GOAL OF THE EXERCISE — Gather every line in the rows below that contains the string "detection".

── DATA SHOWN ──

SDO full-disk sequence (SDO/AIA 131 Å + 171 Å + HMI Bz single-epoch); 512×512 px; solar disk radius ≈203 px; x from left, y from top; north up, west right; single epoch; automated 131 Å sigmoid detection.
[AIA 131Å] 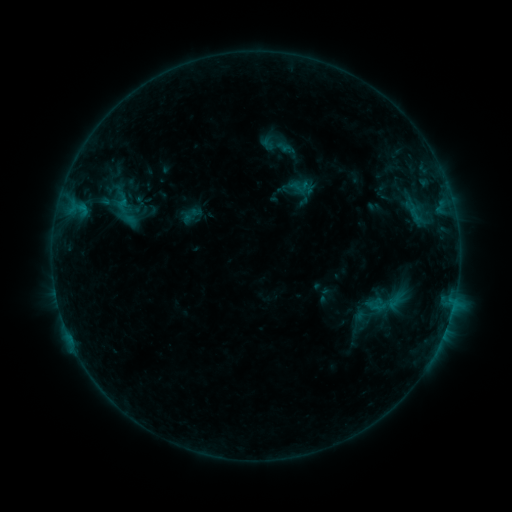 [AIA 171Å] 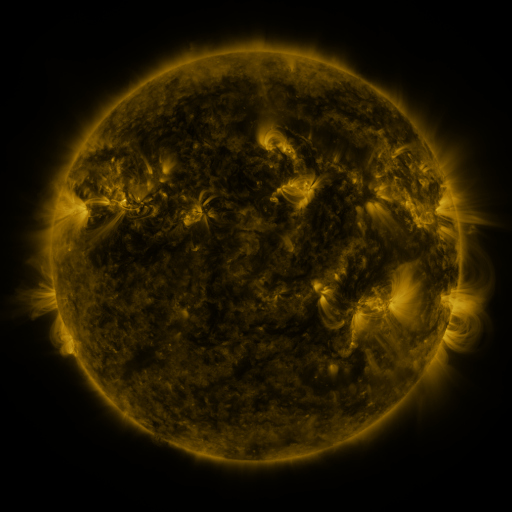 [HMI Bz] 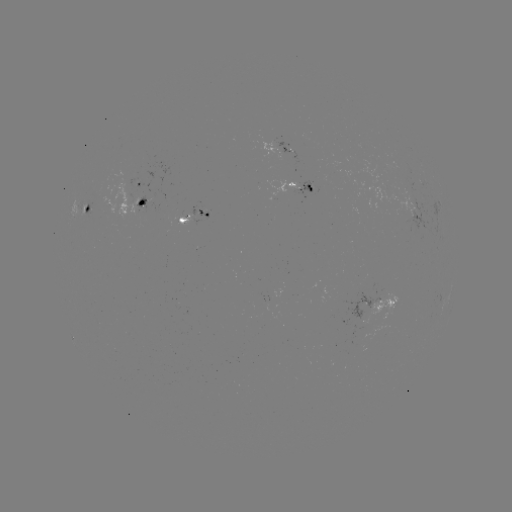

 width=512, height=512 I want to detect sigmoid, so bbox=[105, 193, 145, 233].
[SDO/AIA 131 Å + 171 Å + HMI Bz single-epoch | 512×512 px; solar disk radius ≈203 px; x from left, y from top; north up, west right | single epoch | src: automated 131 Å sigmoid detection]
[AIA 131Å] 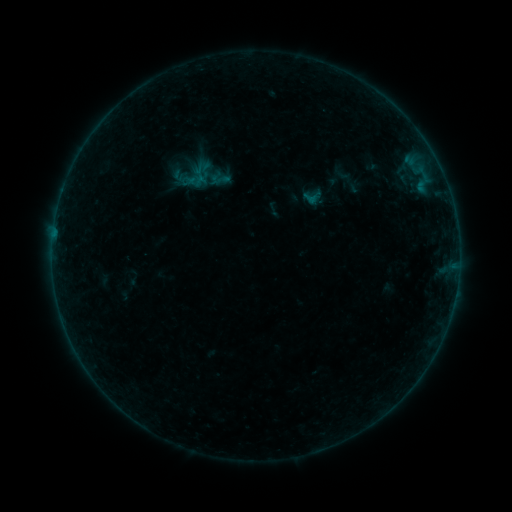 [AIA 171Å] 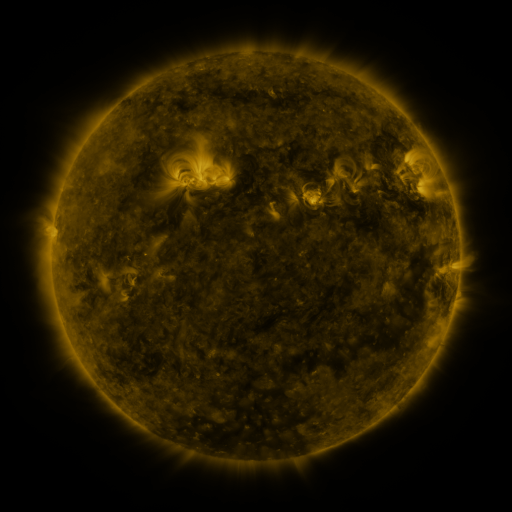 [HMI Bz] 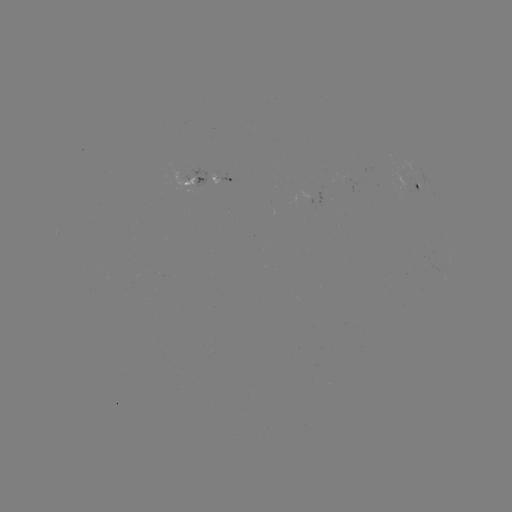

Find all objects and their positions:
sigmoid: (220, 179)
sigmoid: (311, 199)
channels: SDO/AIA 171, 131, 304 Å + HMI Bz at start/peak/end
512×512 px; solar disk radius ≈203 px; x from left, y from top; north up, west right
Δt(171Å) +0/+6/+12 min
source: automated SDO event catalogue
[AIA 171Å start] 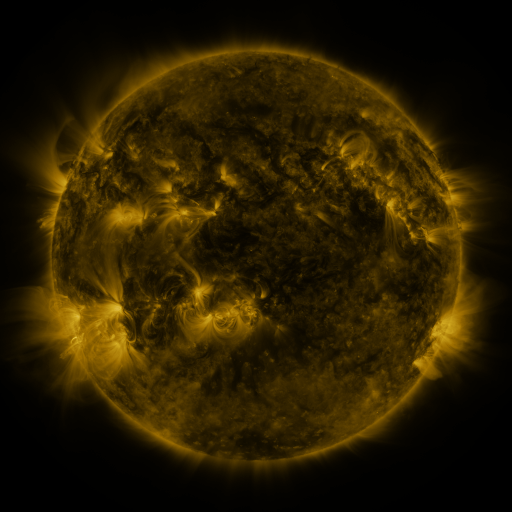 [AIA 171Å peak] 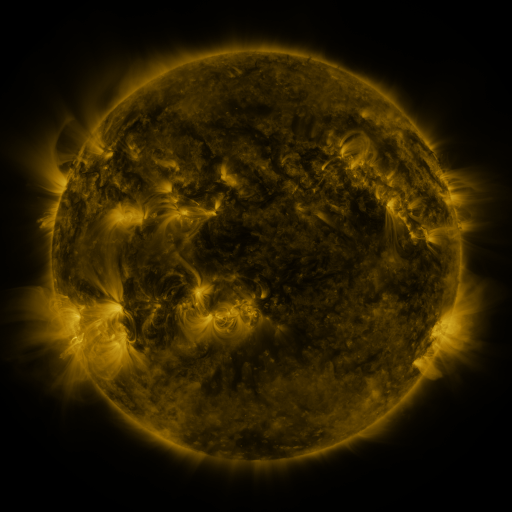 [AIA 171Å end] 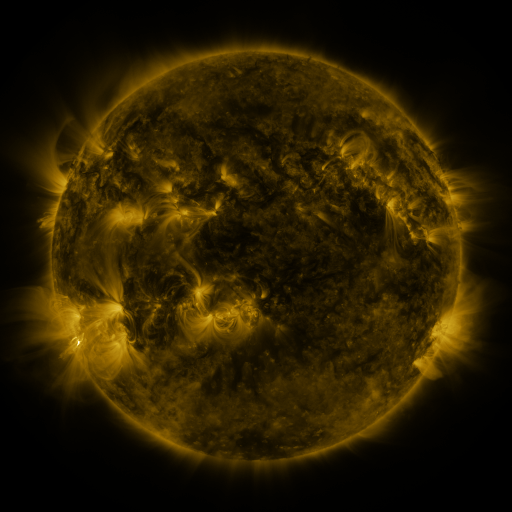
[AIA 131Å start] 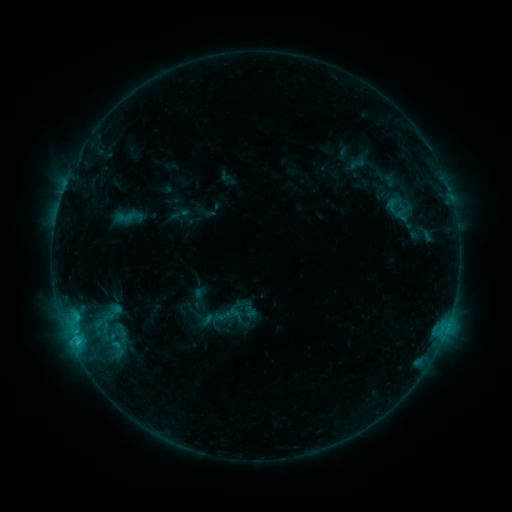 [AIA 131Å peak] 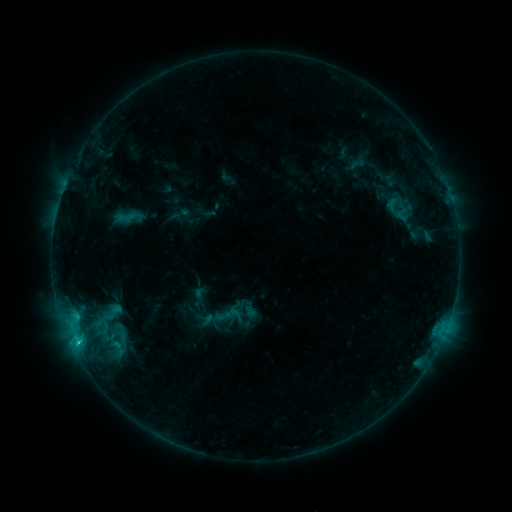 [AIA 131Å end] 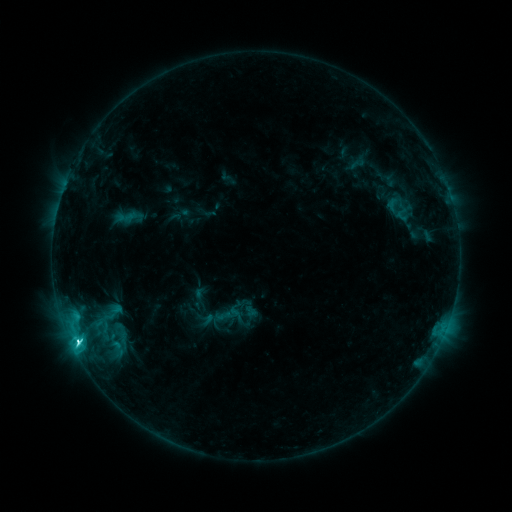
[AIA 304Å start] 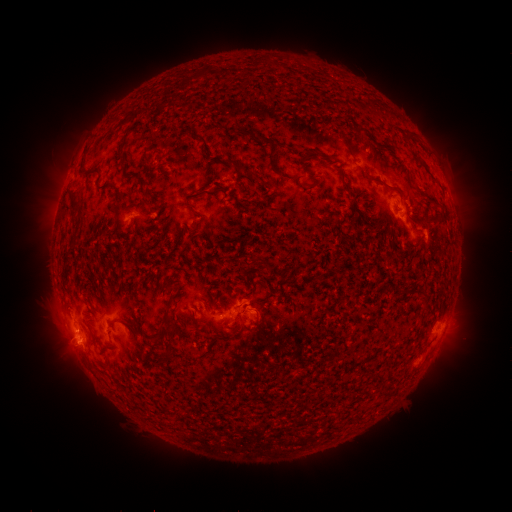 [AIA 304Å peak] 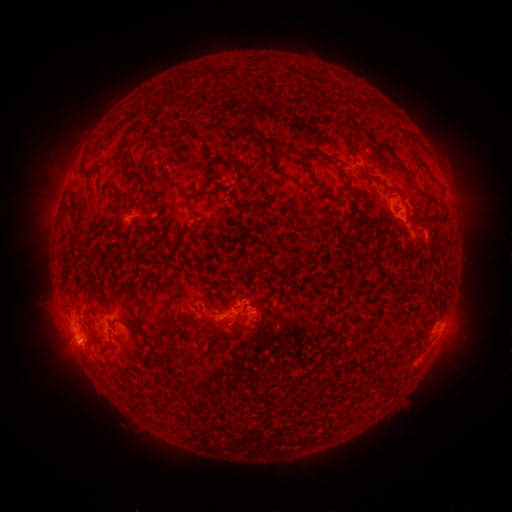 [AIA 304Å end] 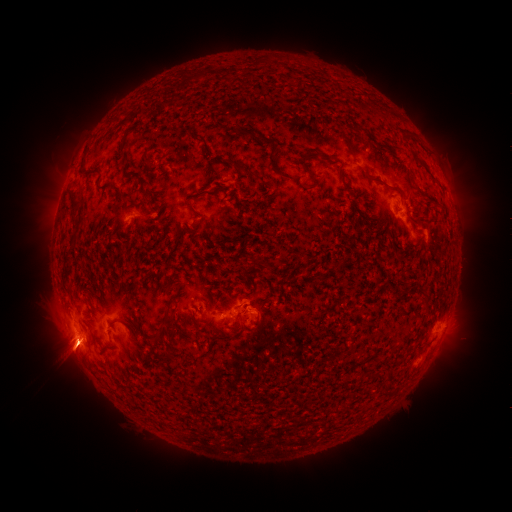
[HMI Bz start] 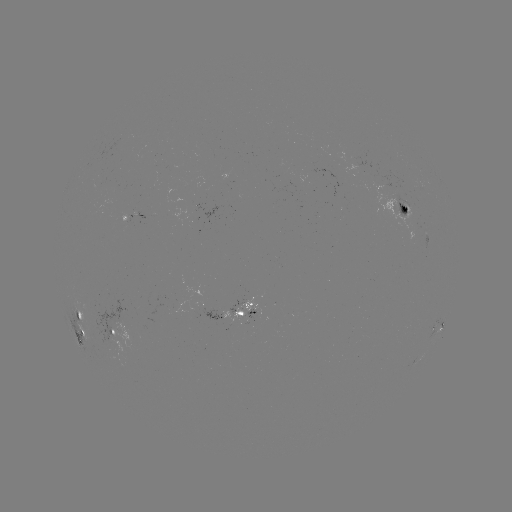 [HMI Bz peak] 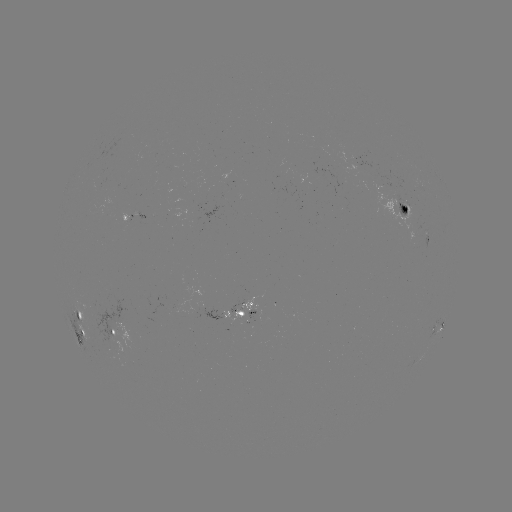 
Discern C5.4 flare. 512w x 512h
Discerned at (77, 343).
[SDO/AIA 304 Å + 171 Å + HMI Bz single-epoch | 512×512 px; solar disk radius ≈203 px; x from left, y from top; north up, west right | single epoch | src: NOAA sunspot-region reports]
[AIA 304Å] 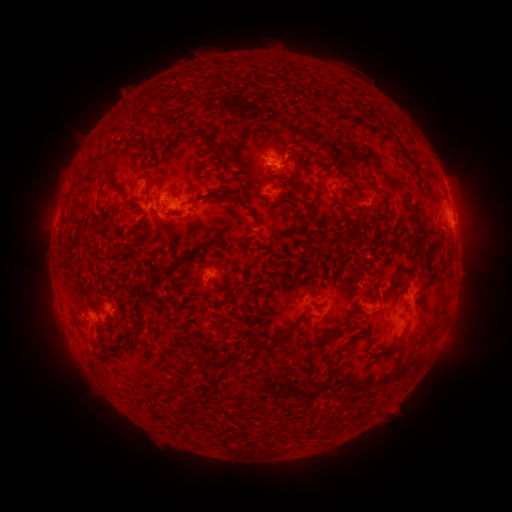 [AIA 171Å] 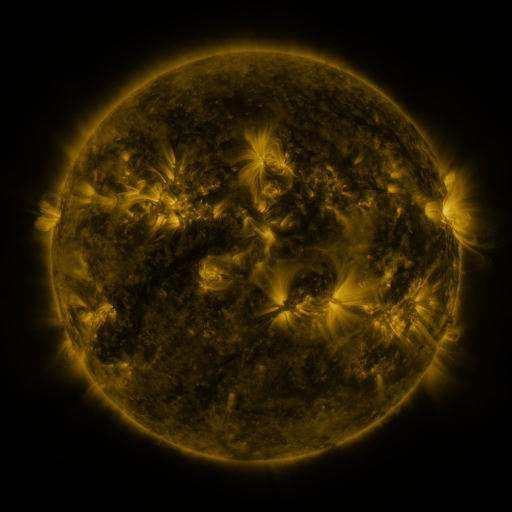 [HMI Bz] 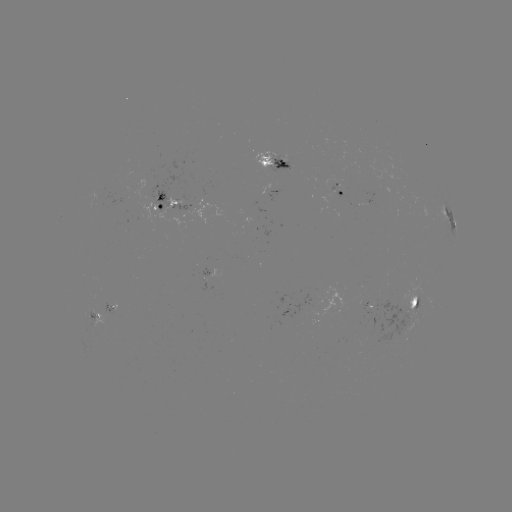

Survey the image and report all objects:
spotted active region: (275, 163)
spotted active region: (343, 195)
spotted active region: (167, 201)
spotted active region: (449, 218)
spotted active region: (217, 274)
spotted active region: (415, 303)
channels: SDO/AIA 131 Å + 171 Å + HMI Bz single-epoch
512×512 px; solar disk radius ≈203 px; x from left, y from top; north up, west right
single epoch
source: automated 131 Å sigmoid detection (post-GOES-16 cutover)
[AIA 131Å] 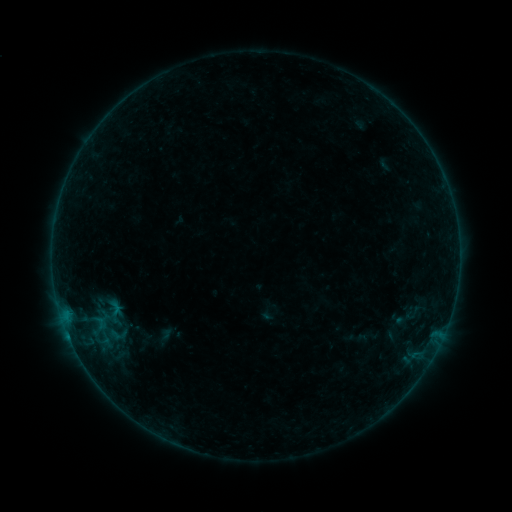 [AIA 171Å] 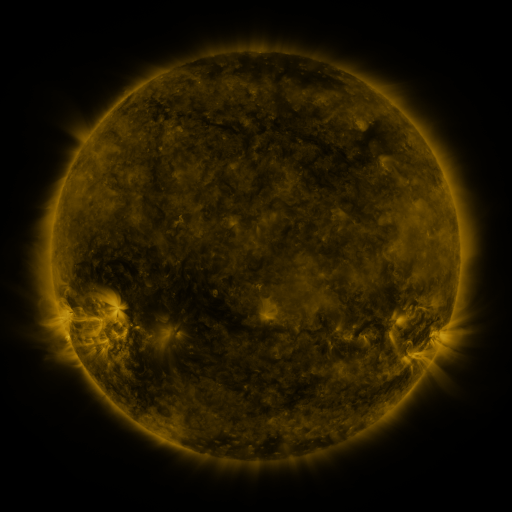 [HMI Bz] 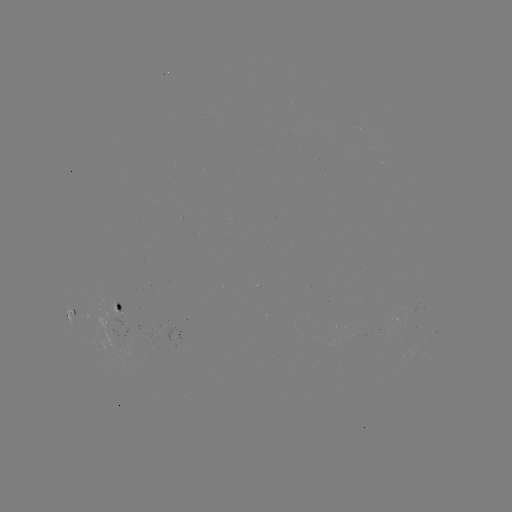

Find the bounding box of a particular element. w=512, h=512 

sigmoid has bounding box [103, 326, 131, 343].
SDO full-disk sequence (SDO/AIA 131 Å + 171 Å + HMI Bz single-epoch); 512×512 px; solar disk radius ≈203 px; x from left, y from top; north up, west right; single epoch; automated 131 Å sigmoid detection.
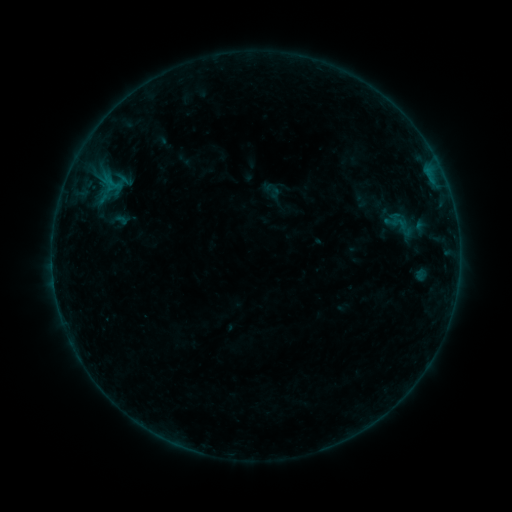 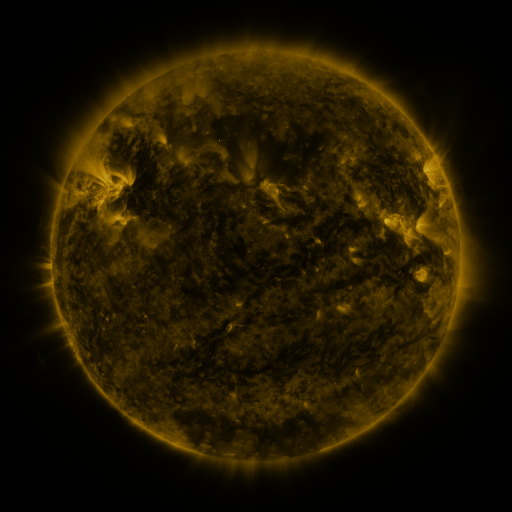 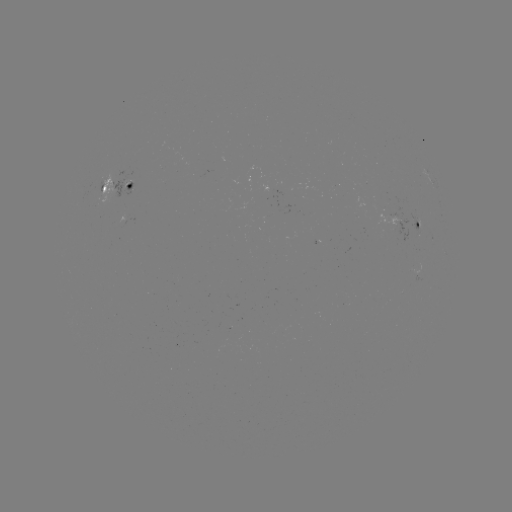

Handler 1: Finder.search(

───

RESULT FOR THIS TASK —
SDO full-disk sequence (SDO/AIA 131 Å + 171 Å + HMI Bz single-epoch); 512×512 px; solar disk radius ≈203 px; x from left, y from top; north up, west right; single epoch; automated 131 Å sigmoid detection.
[SDO/AIA 131 Å + 171 Å + HMI Bz single-epoch | 512×512 px; solar disk radius ≈203 px; x from left, y from top; north up, west right | single epoch | src: automated 131 Å sigmoid detection]
source: automated 131 Å sigmoid detection (post-GOES-16 cutover)
SDO full-disk sequence (SDO/AIA 131 Å + 171 Å + HMI Bz single-epoch); 512×512 px; solar disk radius ≈203 px; x from left, y from top; north up, west right; single epoch; automated 131 Å sigmoid detection.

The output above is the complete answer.